Task list =>
A. Answer these about the passage on the dictator's secret surgery:
(i) Where is the underground bunker?
(ii) Why does the dictator refuse anesthesia?
(iii) What is the physician handed after the operation?
B. Could you carry on the passage about the dictator's secret surgery, starting after its final sentence?

Passage to read =>
-- Opening Marker --
Right out of an Ian Fleming spy novel, a plastic surgeon, escorted by thug-like musclemen, is whisked off during the night to a secret underground bunker deep in the North African desert. Out of the shadows of a darkened room walks a well-known third world dictator. Dressed in a white Sonny Crockett sport jacket, the raspy voiced tyrant demands the doctor immediately perform facial surgery. Refusing anesthesia, because he fears assassination, the comical bully stops the procedure to eat a sandwich.
In the middle of the night, the doctor performs the surgery under the omnipresent and vigilant eyes of the despot’s most trusted henchmen. After the operation the physician is sworn to secrecy, handed an envelope full of cash and whisked out of the country.
-- Closing Marker --
Supplied entries =>
-- Opening Marker --
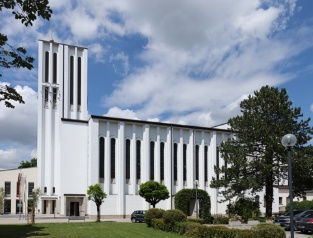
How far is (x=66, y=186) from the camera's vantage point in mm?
58719

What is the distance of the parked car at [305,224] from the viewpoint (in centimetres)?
2734

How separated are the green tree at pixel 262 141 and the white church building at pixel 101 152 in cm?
1820

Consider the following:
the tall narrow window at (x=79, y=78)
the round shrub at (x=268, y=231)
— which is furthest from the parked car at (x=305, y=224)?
the tall narrow window at (x=79, y=78)

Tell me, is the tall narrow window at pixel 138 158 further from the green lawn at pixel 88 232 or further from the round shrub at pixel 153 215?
the green lawn at pixel 88 232

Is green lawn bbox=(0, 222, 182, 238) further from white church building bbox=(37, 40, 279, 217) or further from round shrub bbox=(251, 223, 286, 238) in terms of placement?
white church building bbox=(37, 40, 279, 217)

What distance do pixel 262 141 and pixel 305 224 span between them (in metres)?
15.3

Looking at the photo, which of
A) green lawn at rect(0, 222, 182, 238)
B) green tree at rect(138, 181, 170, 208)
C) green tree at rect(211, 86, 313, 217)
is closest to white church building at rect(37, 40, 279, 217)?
green tree at rect(138, 181, 170, 208)

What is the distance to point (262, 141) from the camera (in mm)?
42219

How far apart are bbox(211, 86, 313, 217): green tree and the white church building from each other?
18198 millimetres

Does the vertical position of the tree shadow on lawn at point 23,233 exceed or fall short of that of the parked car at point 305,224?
it falls short

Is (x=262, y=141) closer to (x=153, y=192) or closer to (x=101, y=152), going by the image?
(x=153, y=192)

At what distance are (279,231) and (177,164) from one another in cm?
4383

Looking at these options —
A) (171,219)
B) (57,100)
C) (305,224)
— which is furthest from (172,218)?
(57,100)

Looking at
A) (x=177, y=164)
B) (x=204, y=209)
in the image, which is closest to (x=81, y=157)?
(x=177, y=164)
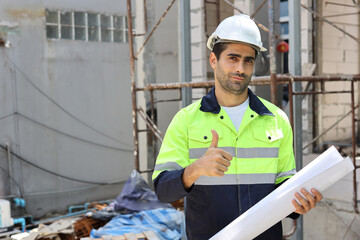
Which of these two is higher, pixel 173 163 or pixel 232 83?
pixel 232 83

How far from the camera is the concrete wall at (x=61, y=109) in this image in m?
9.30

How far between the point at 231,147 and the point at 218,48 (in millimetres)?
522

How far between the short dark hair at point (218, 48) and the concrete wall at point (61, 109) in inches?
311

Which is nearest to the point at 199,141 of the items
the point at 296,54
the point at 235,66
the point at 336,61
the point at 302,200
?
the point at 235,66

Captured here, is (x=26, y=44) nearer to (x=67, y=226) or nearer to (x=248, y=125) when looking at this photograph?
(x=67, y=226)

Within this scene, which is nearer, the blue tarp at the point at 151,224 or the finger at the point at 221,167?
the finger at the point at 221,167

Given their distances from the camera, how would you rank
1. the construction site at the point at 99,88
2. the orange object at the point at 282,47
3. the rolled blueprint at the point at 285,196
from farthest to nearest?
the orange object at the point at 282,47 < the construction site at the point at 99,88 < the rolled blueprint at the point at 285,196

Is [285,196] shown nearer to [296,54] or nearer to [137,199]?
[296,54]

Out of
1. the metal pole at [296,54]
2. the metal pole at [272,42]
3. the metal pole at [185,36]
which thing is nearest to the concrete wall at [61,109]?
the metal pole at [185,36]

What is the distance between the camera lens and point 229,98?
2.29 m

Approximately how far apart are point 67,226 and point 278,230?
16.0ft

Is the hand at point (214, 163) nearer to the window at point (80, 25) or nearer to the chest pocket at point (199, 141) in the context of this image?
the chest pocket at point (199, 141)

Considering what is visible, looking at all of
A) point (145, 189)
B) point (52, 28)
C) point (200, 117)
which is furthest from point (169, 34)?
point (200, 117)

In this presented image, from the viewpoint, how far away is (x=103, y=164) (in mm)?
10398
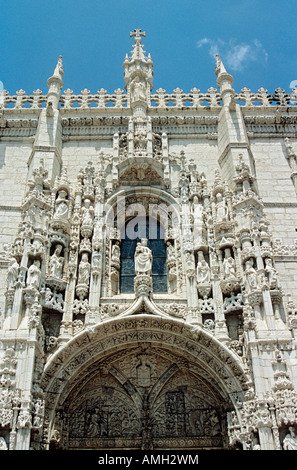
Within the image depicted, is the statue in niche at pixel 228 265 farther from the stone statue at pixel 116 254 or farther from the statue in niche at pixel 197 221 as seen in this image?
the stone statue at pixel 116 254

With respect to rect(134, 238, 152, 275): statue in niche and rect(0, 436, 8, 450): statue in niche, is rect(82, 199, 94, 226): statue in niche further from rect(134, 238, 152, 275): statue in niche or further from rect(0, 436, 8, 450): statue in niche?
rect(0, 436, 8, 450): statue in niche

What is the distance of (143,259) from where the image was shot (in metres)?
12.9

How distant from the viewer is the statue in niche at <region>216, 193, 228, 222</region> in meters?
13.5

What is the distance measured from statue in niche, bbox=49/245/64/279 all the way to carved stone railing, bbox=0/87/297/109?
546 cm

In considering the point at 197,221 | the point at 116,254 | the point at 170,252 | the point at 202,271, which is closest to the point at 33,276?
the point at 116,254

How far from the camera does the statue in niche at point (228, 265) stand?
41.0 feet

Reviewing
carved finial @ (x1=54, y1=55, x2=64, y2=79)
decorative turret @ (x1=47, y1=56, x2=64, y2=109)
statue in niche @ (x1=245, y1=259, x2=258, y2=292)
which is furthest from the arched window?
carved finial @ (x1=54, y1=55, x2=64, y2=79)

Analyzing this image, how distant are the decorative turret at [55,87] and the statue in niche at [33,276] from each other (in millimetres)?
5587

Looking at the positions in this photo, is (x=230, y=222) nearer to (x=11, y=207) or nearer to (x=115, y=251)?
(x=115, y=251)

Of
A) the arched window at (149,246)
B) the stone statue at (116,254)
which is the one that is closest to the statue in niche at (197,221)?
the arched window at (149,246)

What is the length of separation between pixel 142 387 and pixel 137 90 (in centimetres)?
879

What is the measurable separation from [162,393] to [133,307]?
206 centimetres

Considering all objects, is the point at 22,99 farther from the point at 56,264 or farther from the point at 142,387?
the point at 142,387

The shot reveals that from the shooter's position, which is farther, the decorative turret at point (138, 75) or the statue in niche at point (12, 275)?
the decorative turret at point (138, 75)
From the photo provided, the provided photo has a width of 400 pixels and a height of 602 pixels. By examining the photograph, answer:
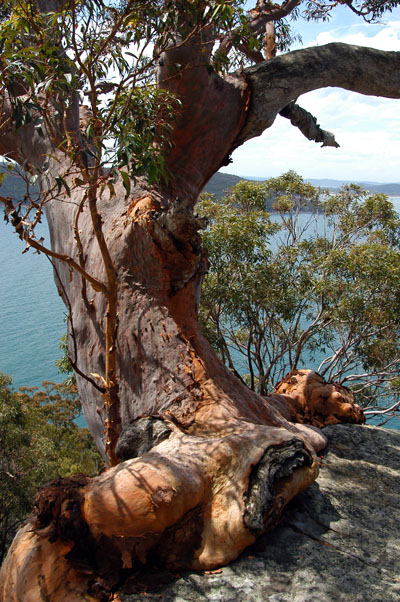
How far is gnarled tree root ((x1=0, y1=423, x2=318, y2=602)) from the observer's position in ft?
6.02

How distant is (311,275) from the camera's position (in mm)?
8250

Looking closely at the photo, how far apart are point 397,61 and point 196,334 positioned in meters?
3.28

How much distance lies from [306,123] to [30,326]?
32.3 meters

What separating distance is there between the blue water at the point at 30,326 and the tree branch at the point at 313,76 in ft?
54.3

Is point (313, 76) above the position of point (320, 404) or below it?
above

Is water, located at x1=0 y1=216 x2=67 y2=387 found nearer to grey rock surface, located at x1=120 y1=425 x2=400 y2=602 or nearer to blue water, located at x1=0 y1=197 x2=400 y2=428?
blue water, located at x1=0 y1=197 x2=400 y2=428

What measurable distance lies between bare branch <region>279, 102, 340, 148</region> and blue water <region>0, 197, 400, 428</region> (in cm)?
1600

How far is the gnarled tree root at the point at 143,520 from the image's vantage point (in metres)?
1.83

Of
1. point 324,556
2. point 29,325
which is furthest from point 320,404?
point 29,325

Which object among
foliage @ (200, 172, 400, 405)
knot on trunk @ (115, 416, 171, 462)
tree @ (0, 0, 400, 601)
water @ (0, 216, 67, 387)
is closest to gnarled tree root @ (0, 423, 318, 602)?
tree @ (0, 0, 400, 601)

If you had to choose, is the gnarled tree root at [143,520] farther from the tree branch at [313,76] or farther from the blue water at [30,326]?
the blue water at [30,326]

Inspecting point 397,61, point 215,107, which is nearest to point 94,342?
point 215,107

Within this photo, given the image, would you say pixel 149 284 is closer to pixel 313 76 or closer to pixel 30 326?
pixel 313 76

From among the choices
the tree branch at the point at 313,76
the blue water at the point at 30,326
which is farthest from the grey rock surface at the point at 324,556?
the blue water at the point at 30,326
-- Closing Marker --
Answers by item number =>
A.
(i) Deep in the North African desert.
(ii) He fears assassination.
(iii) An envelope full of cash.

B.
The Clandestine Meeting in the Desert
In 1994 this is exactly the experience Brazilian plastic surgeon Dr. Liacyr Ribeiro had while giving a lecture in Tripoli, Libya. Eventually he would perform facial surgery on Libyan dictator Moammar al Gaddafi. In an interview with the Brazilian TV show Domingo Spetacular on March 25, 2011 the doctor said, “A Libyan official [identified as Mohamed Zaid] came up to me and said he wanted me to meet someone….” Later Zaid drove Dr. Ribeiro to a secluded house surrounded by armed guards. “Zaid and I were taken to a library located underneath a tent set up inside the house and there he told me that he wanted me to examine Gaddafi," Ribeiro revealed.
Gaddafi “…was different then…He was an extremely polite, intelligent, cordial and soft-spoken person who quickly told me what he wanted and why….he did not want the young people of his nation to see him as an old man," Dr. Ribeiro contended. Gaddafi wanted an immediate operation; however, Ribeiro tactfully informed the most feared dictator of the time that he would need a surgical team “and that takes time”, he insisted. Gaddafi allowed the doctor to reschedule the procedure for January 1995 (6 months later). The delay not only allowed the doctor to gather his team in Libya but also gave Gaddafi time to change the bunker. Ultimately, he provided the surgical crew “two fully equipped and very modern operating rooms, a gym and a swimming pool," Ribeiro recollected.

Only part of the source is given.